If your HR wasn't that high, the Fitbit may have been going off step-based calorie burn - which can actually be more accurate that HR-based - if the stats are right.
But as mentioned above - Fitbit probably gave you the bottom least accurate edge of the HR-based range.
For 125 lbs @ 3 mph for 9 miles in 3 hrs = 664 calories
That's with 1% grade - but if outside your true incline and apparent incline on declines (going down uses more energy than flat, so it still counts more) - your grade was probably more on average, and step-based doesn't know incline - HR based would if high enough to be a good estimate.
http://www.exrx.net/Calculators/WalkRunMETs.html
@christine_72 - ditto's to not doing the HR for your workouts - unless just curious about what your HR does during the day in general.
And then after a few times and you'll probably be bored with that since it won't change much.
@miratps - that is a valid method for step-based only devices - you can for instance find a more accurate BMR estimate from a test (RMR actually, back-calculated to BMR), and change height to make Fitbit start with that stat.

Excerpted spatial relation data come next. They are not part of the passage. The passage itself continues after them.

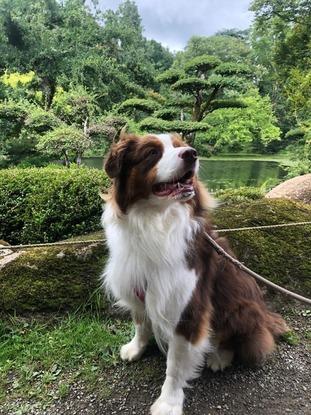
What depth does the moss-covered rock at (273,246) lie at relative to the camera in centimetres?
349

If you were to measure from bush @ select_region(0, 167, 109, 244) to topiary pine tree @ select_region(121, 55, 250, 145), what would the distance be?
6298 mm

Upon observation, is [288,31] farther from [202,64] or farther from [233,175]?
[202,64]

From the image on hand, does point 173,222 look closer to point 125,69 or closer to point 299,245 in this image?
point 299,245

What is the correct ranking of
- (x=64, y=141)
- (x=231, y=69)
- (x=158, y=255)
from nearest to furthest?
(x=158, y=255) < (x=64, y=141) < (x=231, y=69)

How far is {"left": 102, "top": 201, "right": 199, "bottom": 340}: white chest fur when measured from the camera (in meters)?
2.18

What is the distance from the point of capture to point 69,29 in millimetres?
17781

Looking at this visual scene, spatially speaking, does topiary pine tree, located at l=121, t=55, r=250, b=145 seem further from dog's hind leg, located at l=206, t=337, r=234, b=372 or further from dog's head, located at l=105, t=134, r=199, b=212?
dog's head, located at l=105, t=134, r=199, b=212

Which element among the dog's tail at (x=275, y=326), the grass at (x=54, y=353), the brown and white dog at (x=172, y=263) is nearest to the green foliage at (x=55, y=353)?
the grass at (x=54, y=353)

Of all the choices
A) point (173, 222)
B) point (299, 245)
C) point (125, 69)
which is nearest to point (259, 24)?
point (125, 69)

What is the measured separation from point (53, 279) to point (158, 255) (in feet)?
4.56

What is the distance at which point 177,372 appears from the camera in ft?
7.68

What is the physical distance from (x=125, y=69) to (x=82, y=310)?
16808 millimetres

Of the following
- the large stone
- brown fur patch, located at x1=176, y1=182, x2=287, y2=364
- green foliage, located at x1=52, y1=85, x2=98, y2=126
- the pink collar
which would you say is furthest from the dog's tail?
green foliage, located at x1=52, y1=85, x2=98, y2=126

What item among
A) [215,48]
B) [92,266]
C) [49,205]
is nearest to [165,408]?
[92,266]
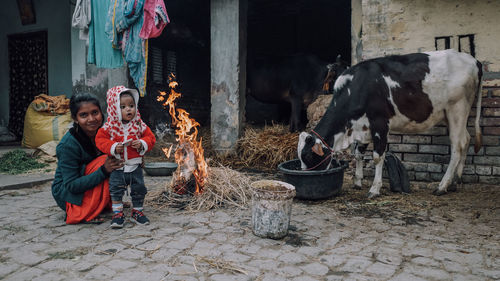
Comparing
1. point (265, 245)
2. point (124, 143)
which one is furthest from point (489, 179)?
point (124, 143)

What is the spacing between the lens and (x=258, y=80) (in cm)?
840

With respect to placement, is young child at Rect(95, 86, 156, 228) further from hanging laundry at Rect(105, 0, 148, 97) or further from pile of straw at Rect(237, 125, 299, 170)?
pile of straw at Rect(237, 125, 299, 170)

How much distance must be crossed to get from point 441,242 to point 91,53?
19.4 ft

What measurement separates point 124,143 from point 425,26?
425cm

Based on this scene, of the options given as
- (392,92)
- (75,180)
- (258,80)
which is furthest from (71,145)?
(258,80)

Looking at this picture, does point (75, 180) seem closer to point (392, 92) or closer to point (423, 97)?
point (392, 92)

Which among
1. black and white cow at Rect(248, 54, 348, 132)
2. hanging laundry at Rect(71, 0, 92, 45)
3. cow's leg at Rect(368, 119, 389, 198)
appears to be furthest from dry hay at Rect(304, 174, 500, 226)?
hanging laundry at Rect(71, 0, 92, 45)

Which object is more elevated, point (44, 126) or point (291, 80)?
point (291, 80)

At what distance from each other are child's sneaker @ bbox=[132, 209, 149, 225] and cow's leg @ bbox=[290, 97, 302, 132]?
14.5 feet

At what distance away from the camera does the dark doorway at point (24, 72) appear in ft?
29.7

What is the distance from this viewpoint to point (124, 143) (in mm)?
3133

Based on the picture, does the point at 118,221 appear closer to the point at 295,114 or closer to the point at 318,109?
the point at 318,109

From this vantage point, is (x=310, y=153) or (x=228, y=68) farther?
(x=228, y=68)

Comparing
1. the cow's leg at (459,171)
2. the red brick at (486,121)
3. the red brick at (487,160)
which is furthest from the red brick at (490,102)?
the red brick at (487,160)
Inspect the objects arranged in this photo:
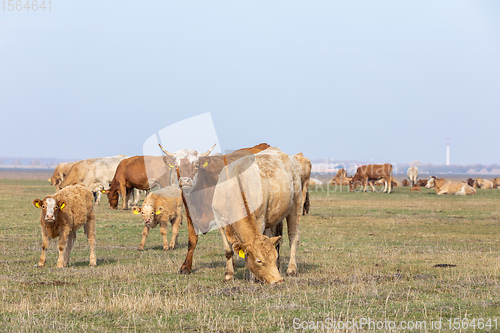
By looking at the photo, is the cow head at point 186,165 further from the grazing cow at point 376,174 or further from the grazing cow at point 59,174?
the grazing cow at point 376,174

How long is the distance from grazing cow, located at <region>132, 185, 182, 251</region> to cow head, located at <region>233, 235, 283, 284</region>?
6377 mm

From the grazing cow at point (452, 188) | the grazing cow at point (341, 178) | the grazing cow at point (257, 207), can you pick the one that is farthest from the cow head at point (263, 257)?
the grazing cow at point (341, 178)

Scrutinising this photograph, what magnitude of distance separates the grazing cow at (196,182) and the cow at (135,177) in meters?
18.0

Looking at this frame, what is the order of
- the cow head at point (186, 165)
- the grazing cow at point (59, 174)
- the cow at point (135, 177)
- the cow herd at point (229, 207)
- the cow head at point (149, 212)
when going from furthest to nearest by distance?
the grazing cow at point (59, 174) < the cow at point (135, 177) < the cow head at point (149, 212) < the cow head at point (186, 165) < the cow herd at point (229, 207)

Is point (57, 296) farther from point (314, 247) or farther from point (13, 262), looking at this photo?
point (314, 247)

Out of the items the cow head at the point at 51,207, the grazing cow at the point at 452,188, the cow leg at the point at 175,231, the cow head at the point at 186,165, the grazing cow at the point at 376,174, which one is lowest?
the grazing cow at the point at 452,188

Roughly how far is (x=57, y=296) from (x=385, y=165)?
1720 inches

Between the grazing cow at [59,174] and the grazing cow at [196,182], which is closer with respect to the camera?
the grazing cow at [196,182]

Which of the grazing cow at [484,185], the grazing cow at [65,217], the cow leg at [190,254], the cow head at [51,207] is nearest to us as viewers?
the cow leg at [190,254]

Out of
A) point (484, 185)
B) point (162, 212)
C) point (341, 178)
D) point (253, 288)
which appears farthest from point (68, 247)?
point (341, 178)

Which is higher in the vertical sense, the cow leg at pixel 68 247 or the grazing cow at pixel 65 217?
the grazing cow at pixel 65 217

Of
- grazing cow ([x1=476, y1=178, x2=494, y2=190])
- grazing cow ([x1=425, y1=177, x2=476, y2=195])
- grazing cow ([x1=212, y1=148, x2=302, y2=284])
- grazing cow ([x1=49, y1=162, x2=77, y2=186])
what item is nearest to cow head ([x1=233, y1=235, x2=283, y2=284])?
grazing cow ([x1=212, y1=148, x2=302, y2=284])

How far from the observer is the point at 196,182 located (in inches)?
462

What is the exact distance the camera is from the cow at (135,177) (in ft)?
99.9
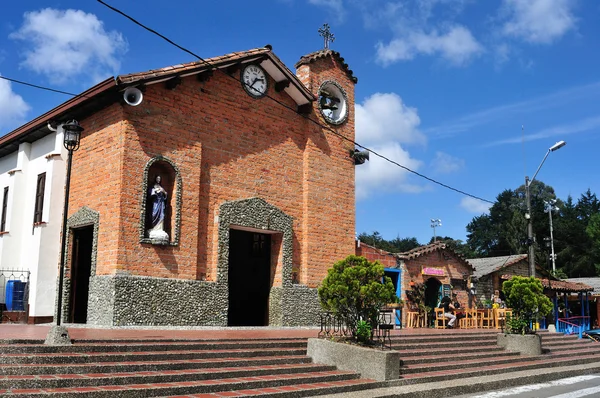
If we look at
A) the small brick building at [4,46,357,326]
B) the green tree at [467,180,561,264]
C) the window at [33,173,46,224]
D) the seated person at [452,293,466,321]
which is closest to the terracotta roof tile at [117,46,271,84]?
the small brick building at [4,46,357,326]

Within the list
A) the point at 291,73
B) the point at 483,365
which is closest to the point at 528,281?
the point at 483,365

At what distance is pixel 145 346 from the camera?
353 inches

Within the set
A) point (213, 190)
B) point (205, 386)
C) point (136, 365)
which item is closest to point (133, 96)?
point (213, 190)

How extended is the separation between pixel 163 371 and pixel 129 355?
61 cm

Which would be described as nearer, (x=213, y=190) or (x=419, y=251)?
(x=213, y=190)

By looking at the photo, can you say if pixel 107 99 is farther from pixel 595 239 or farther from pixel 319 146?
pixel 595 239

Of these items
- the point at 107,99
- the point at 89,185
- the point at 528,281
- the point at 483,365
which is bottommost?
the point at 483,365

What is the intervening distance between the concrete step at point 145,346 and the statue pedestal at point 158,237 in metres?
4.23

Shoot, even a decent accuracy body-fat test may show more LBM% than what your average is assumed to be, meaning your BMR is higher than standard calc's - same benefit to changing height then.
But the HR-based devices use those stats for a bunch more calc's for HR - so it doesn't work out right anymore for those.
But you can take results based weight loss (losing 1 lb weekly over 6 wks means 500 cal deficit, food logging must be pretty accurate though), then use the Fitbit reported daily calorie burn / BMR to see your activity level, then use actual TDEE based on results to get better estimated BMR.